::: Record excerpts
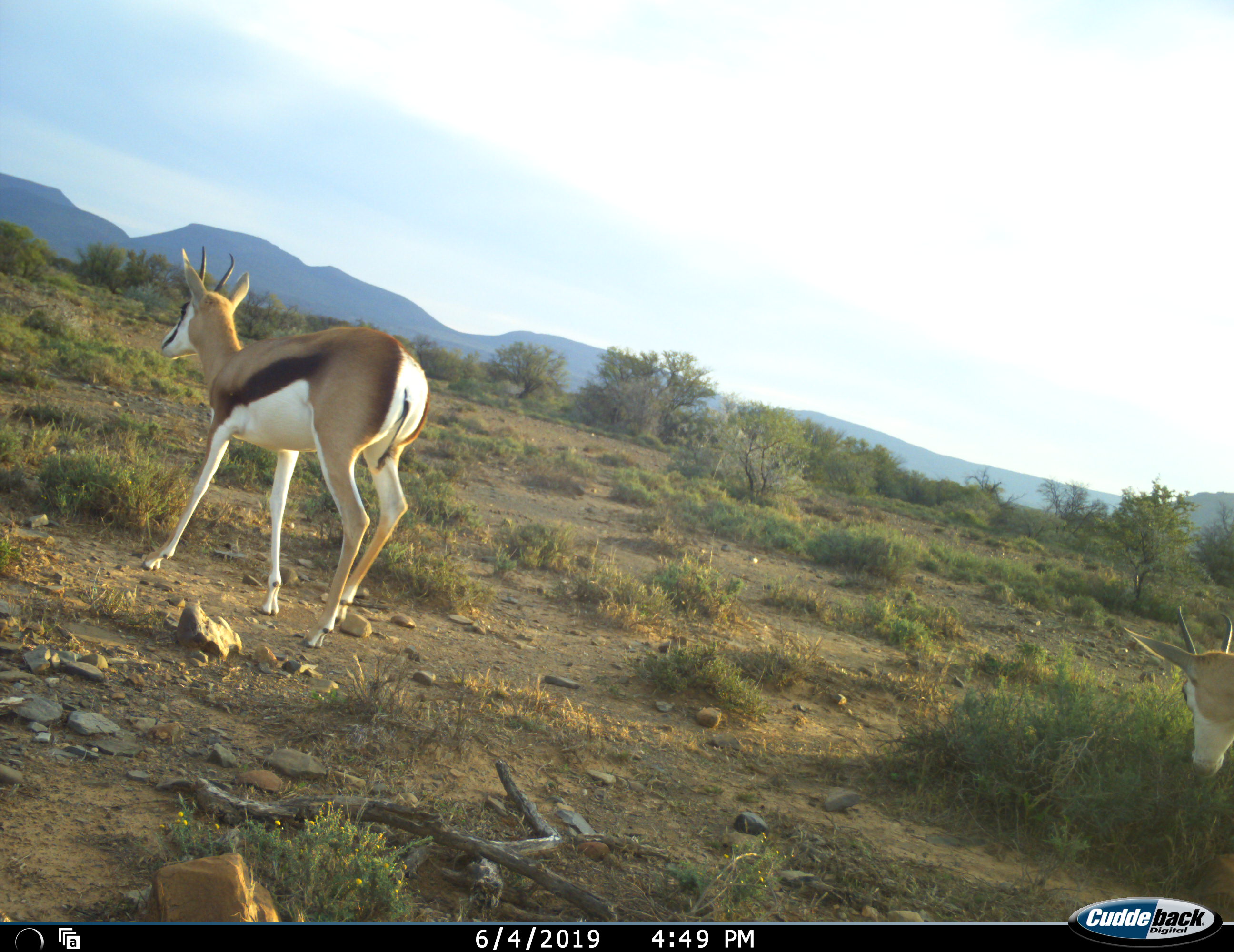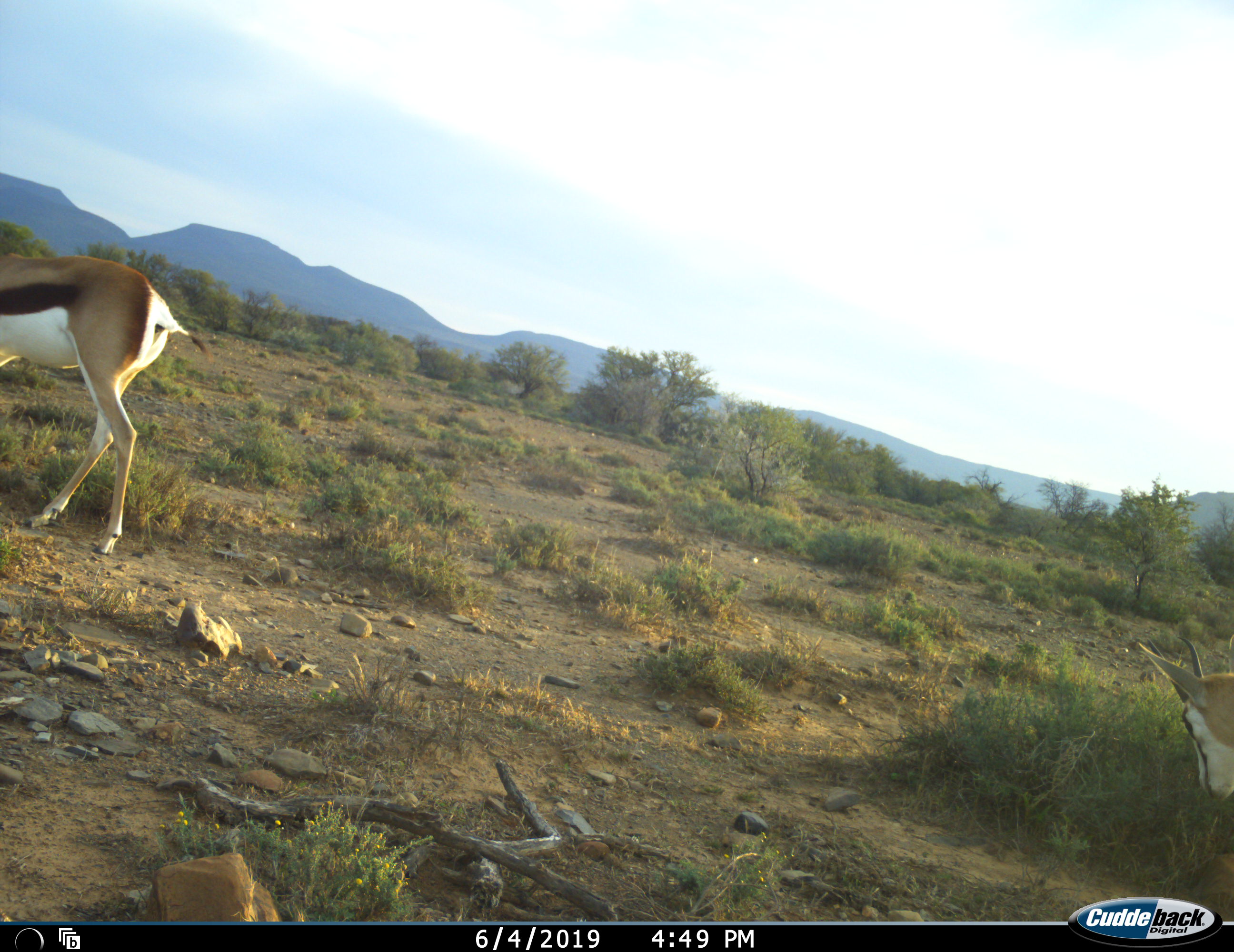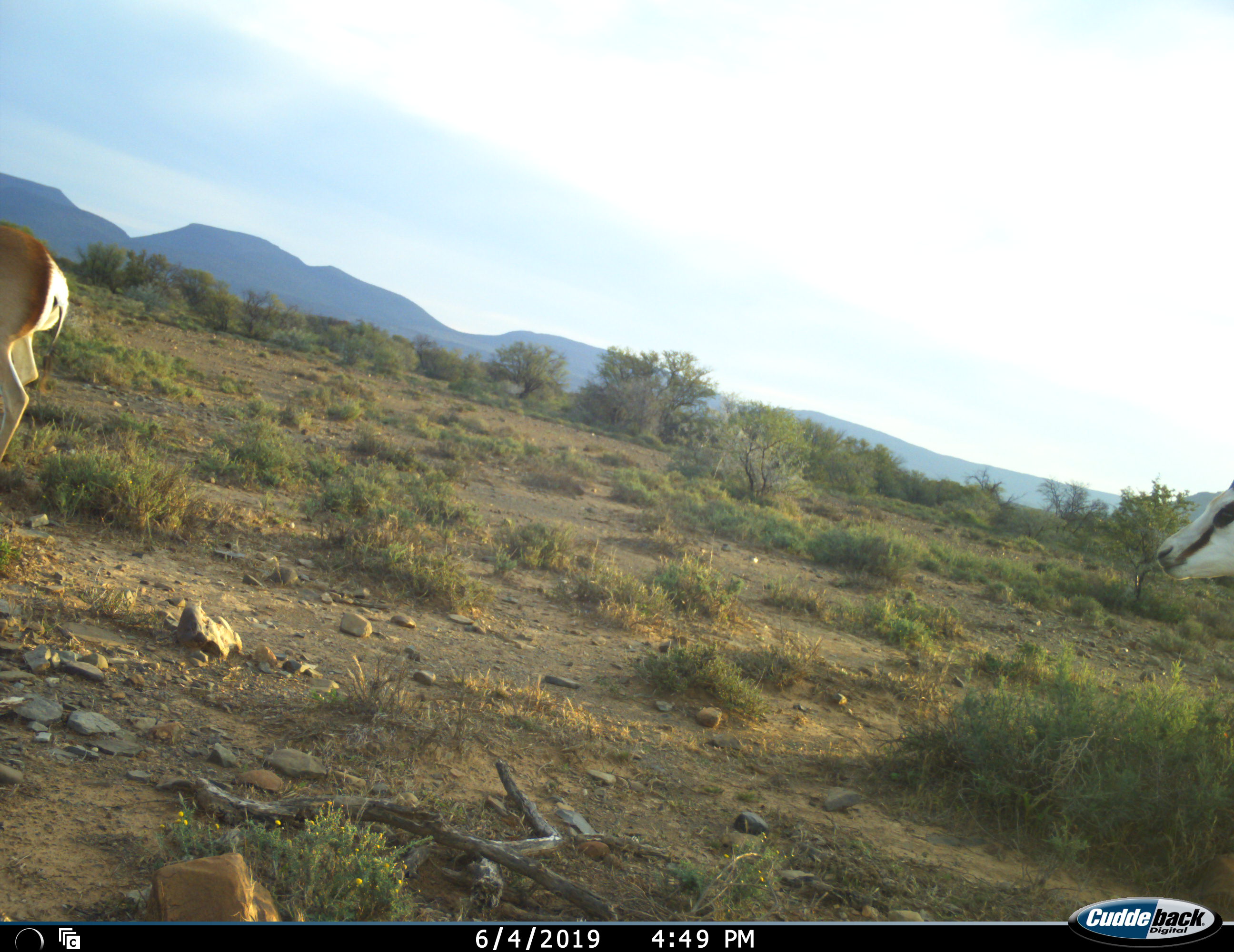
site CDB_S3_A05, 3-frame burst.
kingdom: Animalia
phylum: Chordata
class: Mammalia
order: Artiodactyla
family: Bovidae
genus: Antidorcas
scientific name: Antidorcas marsupialis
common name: springbok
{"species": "springbok (Antidorcas marsupialis)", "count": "2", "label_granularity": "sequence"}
::::::
Task item
Copy each line from the data above that includes "springbok".

Finished exercise
common name: springbok
{"species": "springbok (Antidorcas marsupialis)", "count": "2", "label_granularity": "sequence"}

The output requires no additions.